What you are asked to do:
Every line of the listing should be retyped exactly, but none of the pictures should be.

══ Data listing ══

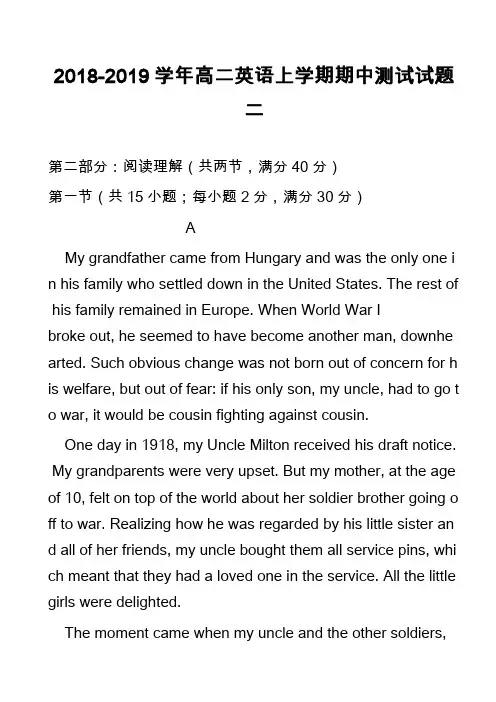 2018-2019学年高二英语上学期期中测试试题二

第二部分：阅读理解（共两节，满分40分）

第一节（共15小题；每小题2分，满分30分）

A

My grandfather came from Hungary and was the only one in his family who settled down in the United States. The rest of his family remained in Europe. When World War I broke out, he seemed to have become another man, downhearted. Such obvious change was not born out of concern for his welfare, but out of fear: if his only son, my uncle, had to go to war, it would be cousin fighting against cousin.

One day in 1918, my Uncle Milton received his draft notice. My grandparents were very upset. But my mother, at the age of 10, felt on top of the world about her soldier brother going off to war. Realizing how he was regarded by his little sister and all of her friends, my uncle bought them all service pins, which meant that they had a loved one in the service. All the little girls were delighted.

The moment came when my uncle and the other soldiers,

═══

Task output:
 2018-2019学年高二英语上学期期中测试试题二

第二部分：阅读理解（共两节，满分40分）

第一节（共15小题；每小题2分，满分30分）

A

My grandfather came from Hungary and was the only one in his family who settled down in the United States. The rest of his family remained in Europe. When World War I broke out, he seemed to have become another man, downhearted. Such obvious change was not born out of concern for his welfare, but out of fear: if his only son, my uncle, had to go to war, it would be cousin fighting against cousin.

One day in 1918, my Uncle Milton received his draft notice. My grandparents were very upset. But my mother, at the age of 10, felt on top of the world about her soldier brother going off to war. Realizing how he was regarded by his little sister and all of her friends, my uncle bought them all service pins, which meant that they had a loved one in the service. All the little girls were delighted.

The moment came when my uncle and the other soldiers,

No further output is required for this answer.